Bradykinin‐induced depolarization of primary afferent nerve terminals in the neonatal rat spinal cord in vitro

Abstract

1 Application of bradykinin (BK) to the spinal cord of the neonatal rat evoked depolarizations which could be recorded via either the dorsal or ventral roots. However, responses recorded via the ventral root were abolished by removal of extracellular Ca²⁺ or the addition of Cd²⁺, while responses recorded via the dorsal root were unaffected. 2 The response recorded via the ventral root was inhibited by the substance P antagonist spantide, while responses recorded via the dorsal root were unaffected. 3 Depolarizations recorded via the dorsal root were concentration-dependent with an EC₅₀ of 30 nm. These responses were not antagonized by the BK₁ selective antagonist Leu⁸des-Arg⁹BK, but were antagonized by d-Arg⁰Hyp³Thi^5,8D-Phe⁷BK with a pA₂ of 6.8 ± 0.6, which is similar to the values determined for other BK₂-mediated responses. 4 Application of phorbol dibutyrate (PDBu) to the spinal cord also evoked a depolarization with respect to the dorsal root.

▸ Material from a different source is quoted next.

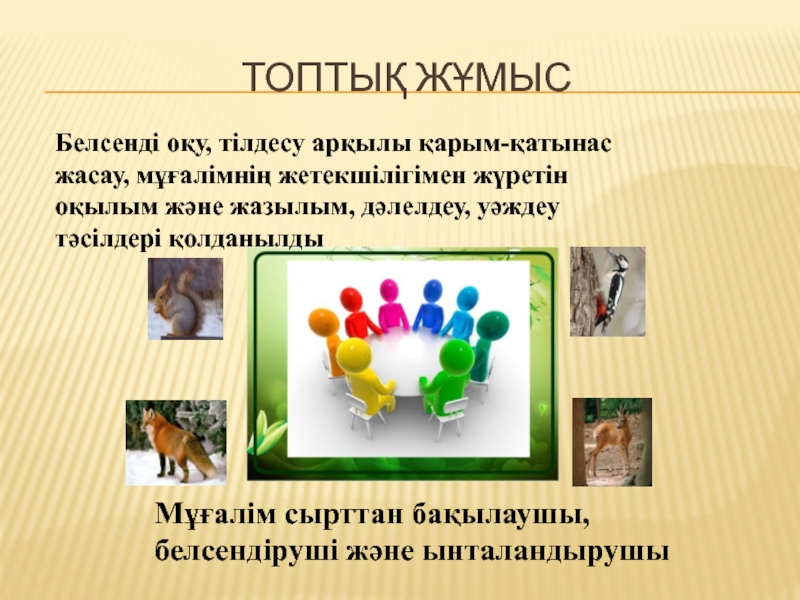 ТОПТЫҚ ЖҰМЫС

Белсенді оқу, тілдесу арқылы қарым-қатынас жасау, мұғалімнің жетекшілігімен жүретін оқылым және жазылым, дәлелдеу, уәждеу тәсілдері қолданылды

Мұғалім сырттан бақылаушы, белсендіруші және ынталандырушы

This response to PDBu was enhanced by removal of extracellular Ca²⁺, while the response to BK was unaffected. 5 The potent protein kinase inhibitor staurosporine reduced the response to PDBu, but did not affect the response to BK. 6 These results suggest that BK by acting on BK₂ receptors can depolarize the central terminals of primary afferent nerve fibres. This response to BK does not appear to be mediated via the activation of protein kinase C. The depolarization to BK recorded via the ventral root of the spinal cord is indirect and may be secondary to the action of BK on the primary afferent terminals.